Lo que vi hizo que me parara en seco antes de empezar a bajar. No podía seguir avanzando. No podía. Aubrey estaba apoyado en la pared más alejada y me sonreía; todavía tenía el pelo dorado, pero su rostro era el de una bestia. Nikolaos estaba de pie, ataviada con un vestidito blanco que hacía que su piel pareciera de tiza, y su cabello, de algodón en rama. Tenía salpicaduras de sangre, como si hubieran sacudido una pluma con tinta roja junto a ella.
Me miró con sus ojos azul grisáceo. Volvió a reír, un sonido denso, puro y… perverso. No tenía otra palabra para describirlo: perverso. Pasó una mano blanca salpicada de sangre por el pecho desnudo de Phillip, le rodeó un pezón con la yema del dedo y volvió a reír.
Estaba encadenado a la pared por las muñecas y los tobillos. La melena castaña le caía hacia delante y le ocultaba un ojo. Tenía su cuerpo musculoso cubierto de mordiscos, y la sangre le corría por la piel bronceada en finas líneas escarlata. Me miró con un ojo marrón; el otro seguía cubierto por el pelo. Era pura desesperación: sabía que lo habían llevado allí para matarlo y que no podía hacer nada. Pero yo sí que podía. Tenía que haber algo. ¡Dios, tenía que haber algo!
El hombre me tocó, y di un bote. Los vampiros se rieron; el hombre, no. Bajé los escalones para acercarme a Phillip, que evitaba mirarme.
Nikolaos le recorrió el muslo desnudo con los dedos. Él se puso tenso y apretó los puños.
– Nos lo hemos pasado muy bien con tu chico -dijo Nikolaos. Su voz era tan dulce como siempre. Parecía salida de La novia niña. Zorra.
– No es mi chico.
– Anita, no mientas. -Hizo un puchero-. No tiene gracia. -Se me acercó moviendo sus estrechas caderas al ritmo de alguna música interior. Alargó la mano; yo retrocedí y choqué contra Winter.
– Reanimadora, reanimadora -dijo-. ¿Cuándo vas a darte cuenta de que no puedes resistir?
Dudo que quisiera que protestara, así que me quedé calladita.
Volvió a tender hacia mí una mano ensangrentada y delicada.
– Winter puede sostenerte, si quieres.
Quédate quieta o te inmovilizamos. Menuda elección. Me quedé quieta y vi cómo aquellos dedos pálidos avanzaban hacia mi cara. Me clavé las uñas en las palmas de las manos. No iba a apartarme de ella. No iba a moverme.

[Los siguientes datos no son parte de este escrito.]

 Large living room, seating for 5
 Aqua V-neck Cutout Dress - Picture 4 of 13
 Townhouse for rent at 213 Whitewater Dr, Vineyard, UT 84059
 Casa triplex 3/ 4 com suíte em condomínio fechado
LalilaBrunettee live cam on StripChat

Me tocó la frente con los dedos, y sentí el tacto frío y húmedo de la sangre. Bajó por la sien y la mejilla, y continuó hasta el labio inferior. Creo que dejé de respirar.
– Lámete los labios -dijo.
– No -contesté.
– Pero qué terca eres. ¿Jean-Claude te ha dado todo este valor?
– ¿De qué cono hablas?
– No te hagas la tonta, Anita. -Se le oscurecieron los ojos y se le nubló la expresión-. No te pega nada. -La voz se le había vuelto adulta de repente, tan cálida que abrasaba-. Conozco tu secretito.

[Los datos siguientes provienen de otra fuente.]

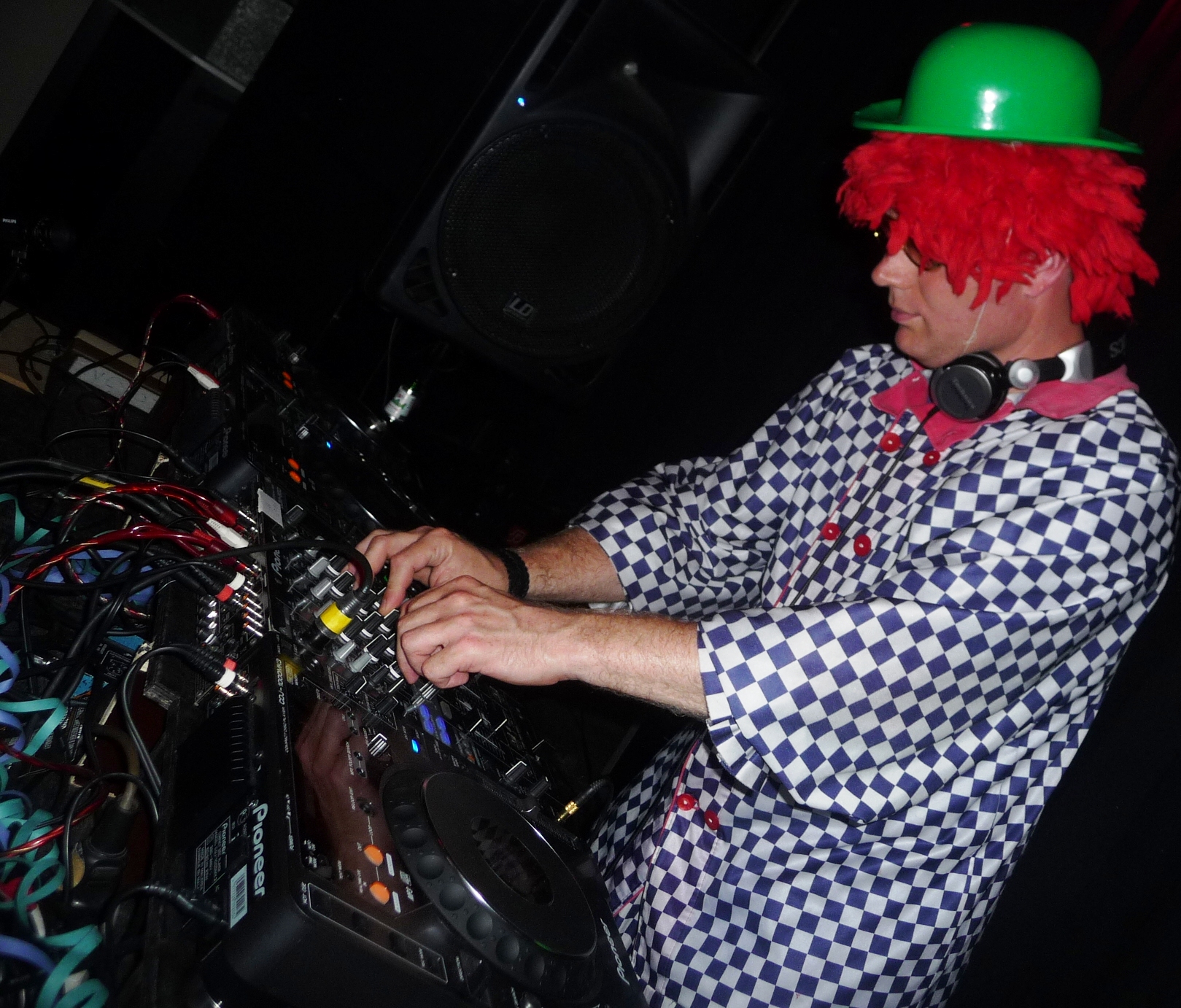 Clown als DJ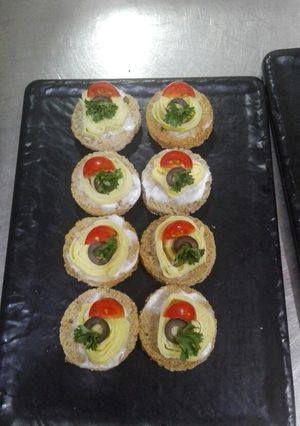 A picture of Artichoke canapes.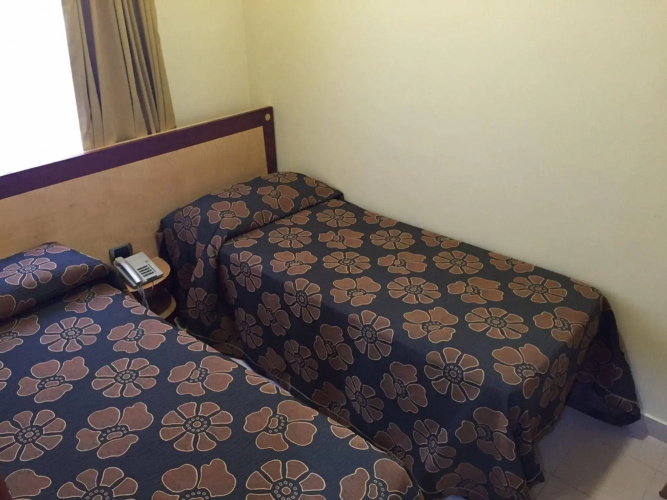Piccadilly Suites and Rooms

– No sé de qué me hablas -dije completamente en serio. No entendía por qué estaba tan furiosa.
– Si quieres, jugamos un rato más. -De repente estaba al lado de Phillip, y no la había visto moverse-. ¿Te he sorprendido, Anita? Aún soy la dueña de la ciudad. Tengo poderes que tu amo y tú nunca podríais soñar.